All Or Any?

Wilkins’s letter to the Louisiana Presbytery, response to declaration 5 of the report. I haven’t commented recently on Wilkins, because Wilson and Leithart have needed more urgency in my estimation. I will continue to comment on their theology, maybe even today.

Here is the paragraph on which I wish to comment:

If, however, the committee means by “union with Christ” the union brought about by baptism (i.e., “covenantal union” or the union we have by virtue of being made members of His visible body, the church — as alluded to in Larger Catechism 167, which speaks of “Christ, into whom we are baptized”) then, clearly, “covenantal union” does not “subsume” all of Christ’s benefits (if by “subsume” they mean “infallibly convey”). I do believe that by baptism and membership in the visible church we have Christ and the benefits of the covenant of grace presented to us or delivered over to us by way of promise (Shorter Catechism 94). Christ must be embraced by faith for all the benefits of His work and the blessings of His salvation to be ours (and, of course, the faith that embraces Christ is itself a gift of God’s grace, Eph. 2:8-9).
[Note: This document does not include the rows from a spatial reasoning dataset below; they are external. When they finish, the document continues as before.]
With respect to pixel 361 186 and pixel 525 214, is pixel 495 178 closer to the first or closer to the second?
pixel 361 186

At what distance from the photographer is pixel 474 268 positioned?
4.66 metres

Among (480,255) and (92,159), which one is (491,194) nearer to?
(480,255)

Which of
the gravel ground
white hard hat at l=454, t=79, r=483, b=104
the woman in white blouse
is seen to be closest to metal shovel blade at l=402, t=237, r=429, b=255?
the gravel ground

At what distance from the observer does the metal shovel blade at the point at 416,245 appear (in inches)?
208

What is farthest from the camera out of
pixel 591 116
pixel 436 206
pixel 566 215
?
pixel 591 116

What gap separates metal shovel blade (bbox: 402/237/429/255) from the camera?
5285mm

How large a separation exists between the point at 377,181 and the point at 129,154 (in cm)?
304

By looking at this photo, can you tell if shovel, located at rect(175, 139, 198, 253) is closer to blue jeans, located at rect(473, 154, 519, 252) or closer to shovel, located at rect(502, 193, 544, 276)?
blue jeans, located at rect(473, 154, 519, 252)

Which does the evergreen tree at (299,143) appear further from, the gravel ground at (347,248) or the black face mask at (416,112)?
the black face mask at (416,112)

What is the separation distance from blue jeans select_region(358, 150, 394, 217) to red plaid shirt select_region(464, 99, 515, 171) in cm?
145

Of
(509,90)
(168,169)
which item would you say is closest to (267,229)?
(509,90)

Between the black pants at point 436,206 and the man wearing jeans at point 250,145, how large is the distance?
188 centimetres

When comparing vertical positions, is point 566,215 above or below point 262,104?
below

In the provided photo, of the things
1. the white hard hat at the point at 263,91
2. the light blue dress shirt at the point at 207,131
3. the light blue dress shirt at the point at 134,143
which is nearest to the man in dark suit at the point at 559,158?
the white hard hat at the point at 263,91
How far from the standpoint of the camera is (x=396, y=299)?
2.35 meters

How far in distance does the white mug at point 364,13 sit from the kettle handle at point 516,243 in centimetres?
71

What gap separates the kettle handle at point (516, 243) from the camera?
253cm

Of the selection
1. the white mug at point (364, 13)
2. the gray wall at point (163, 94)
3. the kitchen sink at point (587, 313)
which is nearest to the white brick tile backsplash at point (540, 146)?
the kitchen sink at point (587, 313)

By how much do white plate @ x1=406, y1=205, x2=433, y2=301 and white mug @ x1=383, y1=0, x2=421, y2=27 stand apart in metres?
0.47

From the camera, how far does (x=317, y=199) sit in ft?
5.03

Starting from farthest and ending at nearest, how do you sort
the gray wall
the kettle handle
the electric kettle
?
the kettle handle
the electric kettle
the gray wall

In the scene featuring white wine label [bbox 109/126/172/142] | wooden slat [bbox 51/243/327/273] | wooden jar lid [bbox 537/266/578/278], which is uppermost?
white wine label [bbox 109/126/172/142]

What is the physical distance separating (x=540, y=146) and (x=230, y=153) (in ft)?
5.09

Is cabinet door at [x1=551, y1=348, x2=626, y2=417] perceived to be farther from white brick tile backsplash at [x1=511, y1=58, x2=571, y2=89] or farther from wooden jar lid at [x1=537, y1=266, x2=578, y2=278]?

Wilkins makes several mistakes here. The first is that he refuses to allow for the sacramental kind of language that the WCF talks about in WCF 27.2: “There is in every sacrament a spiritual relation, or sacramental union, between the sign and the thing signified: whence it come to pass, that the names and effects of the one are attributed to the other.” The FV wants to stress the “union” aspect of sacramental union. But the point of this paragraph is also to explain why it is that language that is meant of the thing signified is sometimes spoken of in language of the sign. In other words, the divines are carefully guarding against an over-identification of the sign and the thing signified. The sacramental union explains why it is that the thing signified is often spoken of in terms of the sign. I would strongly argue that Romans 6  is an example of this, by the way. And since that is not the main point of this post, I will just leave that tantalizing point hanging in mid-air. Okay, beat me. Another post.

The second error that Wilkins makes here is his lack of qualification when he says “all the benefits of His work and the blessings of His salvation” toward the end. Are there any benefits of Christ’s death that accrue to the non-believer? Yes, but only insofar as Christ’s death affects common grace. The clarification so desparately needed here, and lacking in Wilkins’s formulation, is that no saving benefits accrue to the non-elect. Wilkins says “not all” of Christ’s saving benefits come to the non-elect, since they do not have true faith. I would say that none of Christ’s saving benefits come to the non-elect, since they do not have true faith. This is the main difference between the FV and its critics. The FV will say that some saving benefits accrue to the non-elect, and the critics say no. It does not matter here whether the FV qualifies this by adding that these saving benefits that the non-elect receive are not of the same kind qualitatively. The FV thinks they can evade the substance of the criticism by so saying. They cannot. The problem here is their equivocation on the word “saving.” They want to include within that term something that isn’t really saving because it lacks perseverance. They want to call it “covenantal salvation.” Failure to understand this problem of equivocation is one of the main reasons why the FV thinks that the critics don’t understand them. Except that the critics have understood them precisely on this point.